Given exercise 1: Copy the dataset items word for word, from the line that contains "Out of the items listed as" through the end of the listing, including both ends.

Vieira had a sinking feeling Sunday night when she heard of the shootings in Weymouth, she said. When she saw Adams’s house on the news, she feared the worst. On Monday morning, Sheridan tried calling several times but didn’t get an answer, so she and Vieira decided to drive over.
“She was such a kind person,” Vieira said. “She didn’t deserve this.”
Cynthia MacDonald, 76, said Adams had been her best friend for many years. They had last spoken Saturday night, when Adams called to congratulate her and her husband on their wedding anniversary, she said.
They spoke by phone almost every day, sometimes two or three times, she said, and they saw each other often.
“It’s terrible,” she said. “I interacted with her every day. It’s going to be a big loss. Even the kids, it’s going to be a big loss for them, and the grandchildren.”
MacDonald’s two children — now in their mid-40s — grew up calling Adams “Auntie Vera,” and their children also think of her as a relative, she said.
“Our family was her family, and my grandchildren were her grandchildren,” MacDonald said. “She celebrated everything with us, and she was never alone, even though she lived alone.”
MacDonald had tried to call Adams on Sunday morning, she said. About an hour later, Adams’s next-door neighbor called and gave her the terrible news. MacDonald, who lives about a half-mile from Adams’s house, had heard helicopters overhead Sunday morning but never imagined that they could be circling her friend’s home.
“It seems unbelievable,” she said.
MacDonald said she and Adams met when they were about 20, through two sisters of MacDonald’s future husband, who were both friends with Adams. Adams was a newlywed then, but her first marriage lasted less than a decade, MacDonald said.
After the divorce, Adams was single for many years until she met Donald Adams. They were married in a small, informal wedding at a since-closed restaurant on the Hingham-Norwell line, MacDonald said.
MacDonald said Adams enjoyed mysteries and crime stories, adding that it was a cruel irony that she had died in such a violent, public way.
“She was not a person who would want any kind of attention like this,” MacDonald said.

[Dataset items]
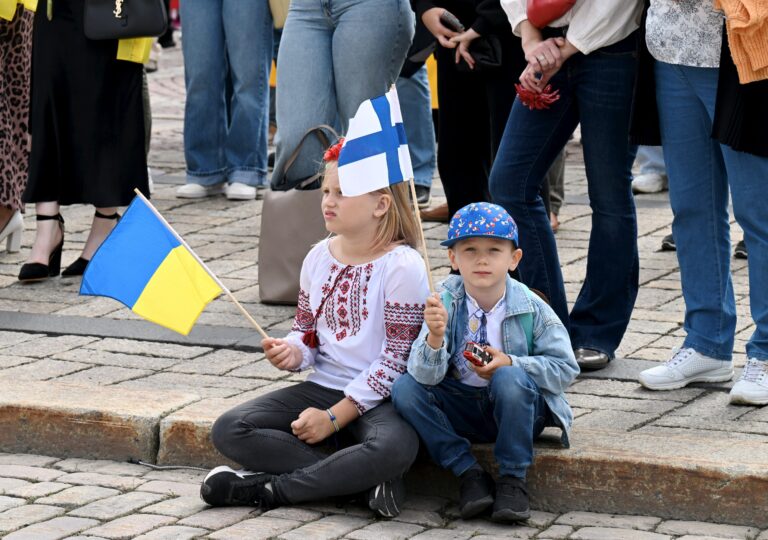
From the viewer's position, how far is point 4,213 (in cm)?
→ 742

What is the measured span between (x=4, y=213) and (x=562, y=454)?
3.90m

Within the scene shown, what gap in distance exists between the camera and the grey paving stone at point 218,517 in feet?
13.9

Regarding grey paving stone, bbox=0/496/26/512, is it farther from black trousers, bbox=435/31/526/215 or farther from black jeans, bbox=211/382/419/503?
black trousers, bbox=435/31/526/215

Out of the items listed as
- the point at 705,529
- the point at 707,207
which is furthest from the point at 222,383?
the point at 705,529

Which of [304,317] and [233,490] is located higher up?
[304,317]

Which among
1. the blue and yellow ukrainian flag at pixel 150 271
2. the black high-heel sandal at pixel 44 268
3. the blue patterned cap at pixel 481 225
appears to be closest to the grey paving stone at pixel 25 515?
the blue and yellow ukrainian flag at pixel 150 271

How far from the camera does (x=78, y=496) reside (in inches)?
177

Given exercise 2: In the article about Adams, what did MacDonald's two children call Adams while growing up?

Problem solution 1:
Out of the items listed as
- the point at 705,529
- the point at 707,207
which is furthest from the point at 222,383?
the point at 705,529

Which of [304,317] and [233,490] is located higher up?
[304,317]

Which among
1. the blue and yellow ukrainian flag at pixel 150 271
2. the black high-heel sandal at pixel 44 268
3. the blue patterned cap at pixel 481 225
appears to be closest to the grey paving stone at pixel 25 515?
the blue and yellow ukrainian flag at pixel 150 271

How far from the camera does (x=78, y=496) reside (in inches)?
177

Problem solution 2: Auntie Vera